Entrenamiento con bandas
Los ejercicios con bandas de resistencia tienen muchas ventajas. Al usar bandas en tu sesión de entrenamiento, puedes volver más fuerte, activar los músculos y reducir la posibilidad de lesiones. Solo un puñado de nosotros tiene un sótano lleno de equipo de entrenamiento, y muchos creen que esto es obligatorio para tener una buena sesión de entrenamiento en casa. ¡Esto es completamente incorrecto! Lee más: Entrenamiento preventivo de lesiones.
Una buena sesión de entrenamiento no tiene que tomar mucho tiempo o requerir mucho equipo. Con bandas de resistencia, puedes entrenar en cualquier momento y lugar. Ocupan poco espacio y son fáciles de llevar, sin importar adónde vayas. Así que puedes realizar una buena sesión, sin importar dónde estés.
Mira este breve video para algunos consejos sencillos sobre cómo usar bandas de resistencia para entrenar la parte inferior del cuerpo. Haz todos los ejercicios 3-4 veces, con 10-30 repeticiones en cada uno de ellos. ¡Buena suerte!
Ejercicios
#1 Sentadilla lateral
- Coloca la banda de resistencia sobre las rodillas
- Párate con los pies a la altura de los hombros
- Da un paso hacia un lado y completa una sentadilla
- Ponte de pie y regresa a la posición inicial. Repite
#2 Zancada
- Coloca la banda de resistencia sobre las rodillas
- Coloca una pierna frente al cuerpo y la otra detrás
- Baja la rodilla trasera hacia el suelo y obtén un ángulo de 90 grados
- Ponte de pie y repite con la otra pierna
#3 Hip thrust
- Coloca la banda de resistencia sobre las rodillas
- El ejercicio se puede realizar en el suelo, o como se muestra en el video
- Levanta la cadera y forma una línea recta con el cuerpo. Aprieta los glúteos y mantén la posición en la parte superior durante unos segundos antes de bajar
- Repite
#4 Patada de burro
Este ejercicio trabaja tanto los glúteos como la parte baja de la espalda.
Instrucciones:
- Ponte a cuatro patas con las rodillas y las palmas en el suelo, mirando hacia adelante.
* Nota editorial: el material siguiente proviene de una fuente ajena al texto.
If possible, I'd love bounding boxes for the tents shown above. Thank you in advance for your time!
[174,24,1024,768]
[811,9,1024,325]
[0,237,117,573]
- Coloca la banda debajo de una rodilla para mantenerla en su lugar durante el ejercicio.
- Estabiliza la parte superior del cuerpo y mantiene el ángulo de la pierna derecha mientras llevas el talón hacia el techo.
- Mantén la pierna en la posición superior durante unos segundos antes de volver a la posición inicial.
- Repite el número deseado de repeticiones y luego cambia de pierna.
#5 Elevación lateral de piernas
Este ejercicio trabaja los músculos externos de la cadera.
Instrucciones:
- Coloca la banda alrededor de ambas piernas, debajo de las rodillas y acuéstate de lado.
- Levanta la pierna superior recta, manteniendo una posición extendida.
- Luego baja la pierna de manera controlada.
- Mantén un ritmo constante y cambia al otro lado cuando hayas completado el número deseado de repeticiones en la primera pierna.
¡Consejo!
Si deseas más resistencia, puedes mover la banda más abajo, hacia las espinillas o tobillos. Si deseas que el ejercicio sea más fácil, mueve la banda sobre las rodillas.
#6 Caminata lateral
Este ejercicio trabaja los lados externos de los muslos y glúteos.
Instrucciones:
- Coloca la banda debajo de las rodillas.
- Dobla las rodillas y las caderas, y luego camina lateralmente hacia adelante y hacia atrás.
- Tú decides cuánta resistencia deseas. ¡Cuanto más te agaches, más difícil será!
#7 Escaladores
Al realizar este ejercicio, entrenas el abdomen.
Instrucciones:
- Coloca la banda alrededor de los pies.
- Ponte en posición de flexiones y lleva las rodillas hacia los codos.
- Aquí tendrás resistencia en todo momento, ¡así que será más difícil que los escaladores comunes!
- ¡Recuerda! Mantén la espalda y los glúteos hacia abajo, no te pongas como una tienda de campaña.